The report’s authors said awareness of climate health impacts may be growing among the public. For one, Google searches for climate change and health went up from 2023 to 2024, particularly in countries most impacted by climate change. This engagement may be driven by more people experiencing climate effects such as disasters, said Dasandi of the University of Birmingham.

“The overriding trend is that people are well aware of what’s going on, because they’re experiencing it, sadly, firsthand,” he said.

From 2010 to 2022, researchers found that a global shift away from coal resulted in 160,000 fewer deaths from air pollution each year—although these benefits were mostly felt in highly developed countries. 

In the absence of leadership from governments and large companies, researchers emphasized the importance of grassroots organizing, action from local governments and mass mobilization.

Global movements in recent years have pushed for governments and corporations to adopt renewable energy, end fossil fuel subsidies and stop building and insuring fossil fuel infrastructure.
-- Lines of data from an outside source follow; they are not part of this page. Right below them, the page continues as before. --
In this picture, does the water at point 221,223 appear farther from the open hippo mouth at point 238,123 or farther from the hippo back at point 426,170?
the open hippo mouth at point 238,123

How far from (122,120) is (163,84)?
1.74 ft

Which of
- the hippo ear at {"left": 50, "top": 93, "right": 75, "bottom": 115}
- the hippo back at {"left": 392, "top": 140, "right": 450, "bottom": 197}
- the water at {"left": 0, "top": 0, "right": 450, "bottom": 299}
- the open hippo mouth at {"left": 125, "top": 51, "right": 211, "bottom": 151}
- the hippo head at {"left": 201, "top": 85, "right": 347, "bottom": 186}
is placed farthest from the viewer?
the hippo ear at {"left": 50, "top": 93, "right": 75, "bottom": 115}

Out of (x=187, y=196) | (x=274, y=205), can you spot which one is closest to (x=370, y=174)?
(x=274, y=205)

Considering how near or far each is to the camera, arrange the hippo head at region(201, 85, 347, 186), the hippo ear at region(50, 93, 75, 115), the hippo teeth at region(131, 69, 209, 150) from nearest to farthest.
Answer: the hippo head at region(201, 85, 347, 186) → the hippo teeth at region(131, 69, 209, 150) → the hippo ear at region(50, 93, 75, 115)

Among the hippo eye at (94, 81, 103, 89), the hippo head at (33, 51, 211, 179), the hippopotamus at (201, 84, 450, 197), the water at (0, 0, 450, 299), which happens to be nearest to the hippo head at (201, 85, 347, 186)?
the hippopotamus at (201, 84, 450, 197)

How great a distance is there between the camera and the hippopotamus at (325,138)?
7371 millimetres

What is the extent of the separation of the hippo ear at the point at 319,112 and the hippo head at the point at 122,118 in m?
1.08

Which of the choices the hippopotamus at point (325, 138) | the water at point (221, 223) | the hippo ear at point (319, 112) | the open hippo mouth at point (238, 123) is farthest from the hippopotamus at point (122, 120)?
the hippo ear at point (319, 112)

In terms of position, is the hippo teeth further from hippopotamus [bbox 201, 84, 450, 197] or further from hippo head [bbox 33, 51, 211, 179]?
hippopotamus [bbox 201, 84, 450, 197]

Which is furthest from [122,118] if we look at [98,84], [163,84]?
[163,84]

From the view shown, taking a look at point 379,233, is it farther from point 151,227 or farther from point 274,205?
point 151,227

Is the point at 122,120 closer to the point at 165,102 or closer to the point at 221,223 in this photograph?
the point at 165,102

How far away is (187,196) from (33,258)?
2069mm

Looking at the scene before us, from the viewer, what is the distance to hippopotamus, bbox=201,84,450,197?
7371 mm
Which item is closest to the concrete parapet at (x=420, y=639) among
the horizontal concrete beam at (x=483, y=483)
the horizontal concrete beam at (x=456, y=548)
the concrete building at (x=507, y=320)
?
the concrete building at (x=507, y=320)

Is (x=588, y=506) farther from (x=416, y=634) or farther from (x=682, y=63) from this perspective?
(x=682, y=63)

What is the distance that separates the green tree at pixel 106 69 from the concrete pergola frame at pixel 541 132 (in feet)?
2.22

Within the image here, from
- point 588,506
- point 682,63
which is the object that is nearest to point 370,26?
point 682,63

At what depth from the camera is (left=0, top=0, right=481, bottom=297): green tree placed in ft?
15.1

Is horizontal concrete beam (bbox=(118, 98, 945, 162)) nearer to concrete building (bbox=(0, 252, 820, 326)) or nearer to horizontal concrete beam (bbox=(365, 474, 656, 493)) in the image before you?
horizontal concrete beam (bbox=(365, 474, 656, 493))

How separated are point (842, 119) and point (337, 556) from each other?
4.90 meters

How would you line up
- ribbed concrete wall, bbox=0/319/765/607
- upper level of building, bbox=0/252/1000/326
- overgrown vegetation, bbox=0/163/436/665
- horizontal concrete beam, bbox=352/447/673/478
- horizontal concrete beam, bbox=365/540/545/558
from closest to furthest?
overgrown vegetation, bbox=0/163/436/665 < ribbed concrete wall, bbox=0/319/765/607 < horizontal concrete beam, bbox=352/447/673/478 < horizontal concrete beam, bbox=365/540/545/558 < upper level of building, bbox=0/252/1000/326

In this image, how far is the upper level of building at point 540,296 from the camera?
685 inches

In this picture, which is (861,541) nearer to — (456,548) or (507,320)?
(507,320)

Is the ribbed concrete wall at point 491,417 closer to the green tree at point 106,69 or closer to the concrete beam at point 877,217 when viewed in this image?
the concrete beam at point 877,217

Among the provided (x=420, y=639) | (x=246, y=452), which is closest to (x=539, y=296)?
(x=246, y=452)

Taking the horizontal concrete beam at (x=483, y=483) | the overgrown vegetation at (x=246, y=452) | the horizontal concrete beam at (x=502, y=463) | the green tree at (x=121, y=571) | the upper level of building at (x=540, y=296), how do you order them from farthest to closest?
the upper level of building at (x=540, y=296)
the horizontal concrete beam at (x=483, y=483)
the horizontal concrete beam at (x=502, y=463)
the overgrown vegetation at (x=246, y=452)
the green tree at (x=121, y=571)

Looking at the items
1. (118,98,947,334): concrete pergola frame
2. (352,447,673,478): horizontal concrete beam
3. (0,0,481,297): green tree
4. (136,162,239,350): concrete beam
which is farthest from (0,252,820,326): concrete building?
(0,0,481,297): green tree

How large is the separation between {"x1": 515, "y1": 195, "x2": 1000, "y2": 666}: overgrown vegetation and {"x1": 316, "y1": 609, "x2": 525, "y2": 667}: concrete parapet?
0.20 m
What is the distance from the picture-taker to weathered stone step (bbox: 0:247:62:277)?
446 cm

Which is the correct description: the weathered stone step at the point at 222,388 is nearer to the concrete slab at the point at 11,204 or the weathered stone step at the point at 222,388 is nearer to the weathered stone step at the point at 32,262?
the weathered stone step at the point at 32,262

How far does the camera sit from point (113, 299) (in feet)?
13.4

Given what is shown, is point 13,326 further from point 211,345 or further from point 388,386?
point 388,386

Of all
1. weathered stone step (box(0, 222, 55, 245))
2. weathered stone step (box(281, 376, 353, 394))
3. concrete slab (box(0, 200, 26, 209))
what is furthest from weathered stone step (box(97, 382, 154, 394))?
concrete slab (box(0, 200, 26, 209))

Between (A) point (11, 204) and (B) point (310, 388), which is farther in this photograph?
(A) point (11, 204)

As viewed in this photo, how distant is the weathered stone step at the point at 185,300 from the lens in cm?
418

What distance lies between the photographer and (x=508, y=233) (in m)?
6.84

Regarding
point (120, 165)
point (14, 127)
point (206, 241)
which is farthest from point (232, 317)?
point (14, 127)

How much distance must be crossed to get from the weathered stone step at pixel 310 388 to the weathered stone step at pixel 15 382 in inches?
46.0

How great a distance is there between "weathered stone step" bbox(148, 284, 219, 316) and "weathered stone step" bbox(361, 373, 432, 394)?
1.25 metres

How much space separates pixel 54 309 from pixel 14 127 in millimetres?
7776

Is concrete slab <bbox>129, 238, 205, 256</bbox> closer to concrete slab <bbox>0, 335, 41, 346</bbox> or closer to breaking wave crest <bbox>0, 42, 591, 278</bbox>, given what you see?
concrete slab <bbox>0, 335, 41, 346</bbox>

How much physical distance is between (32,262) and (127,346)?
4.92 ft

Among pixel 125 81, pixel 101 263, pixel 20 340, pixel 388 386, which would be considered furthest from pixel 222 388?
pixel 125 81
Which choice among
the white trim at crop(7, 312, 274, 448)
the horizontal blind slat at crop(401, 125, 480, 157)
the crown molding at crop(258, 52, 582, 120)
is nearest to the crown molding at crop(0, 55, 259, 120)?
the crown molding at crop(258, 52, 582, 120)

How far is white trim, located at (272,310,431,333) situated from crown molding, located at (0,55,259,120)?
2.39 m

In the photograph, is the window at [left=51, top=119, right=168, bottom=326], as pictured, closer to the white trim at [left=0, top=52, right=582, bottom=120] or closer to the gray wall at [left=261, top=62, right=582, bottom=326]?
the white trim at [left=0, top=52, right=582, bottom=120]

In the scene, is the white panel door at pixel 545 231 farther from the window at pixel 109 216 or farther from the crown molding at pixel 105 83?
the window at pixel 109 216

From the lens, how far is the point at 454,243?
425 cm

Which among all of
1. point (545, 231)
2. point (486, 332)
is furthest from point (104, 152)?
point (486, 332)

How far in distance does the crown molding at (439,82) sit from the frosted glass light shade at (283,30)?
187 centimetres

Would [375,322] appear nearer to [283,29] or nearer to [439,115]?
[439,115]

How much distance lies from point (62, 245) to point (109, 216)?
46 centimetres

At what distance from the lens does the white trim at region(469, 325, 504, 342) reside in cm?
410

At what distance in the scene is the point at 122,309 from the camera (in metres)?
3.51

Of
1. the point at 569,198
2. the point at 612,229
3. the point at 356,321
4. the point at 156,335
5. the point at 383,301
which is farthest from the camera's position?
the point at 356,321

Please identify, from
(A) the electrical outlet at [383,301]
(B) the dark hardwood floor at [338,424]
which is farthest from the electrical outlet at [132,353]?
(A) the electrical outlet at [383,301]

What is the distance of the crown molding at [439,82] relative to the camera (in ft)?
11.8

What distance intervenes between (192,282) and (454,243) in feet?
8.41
People in multiple countries have also advocated for climate reparations, rights of nature, return of land to Indigenous communities and the human right to a healthy environment, among other forms of climate justice action.

Some of these social movements have seen tangible wins, Dasandi said, pointing out a ruling by the top human rights court in Europe supporting a claim from more than 2,000 Swiss women who argued that their government’s climate policies had fallen short.

“We’re seeing examples of social movements … trying to push for this change, and actually having some positive effect,” Dasandi said.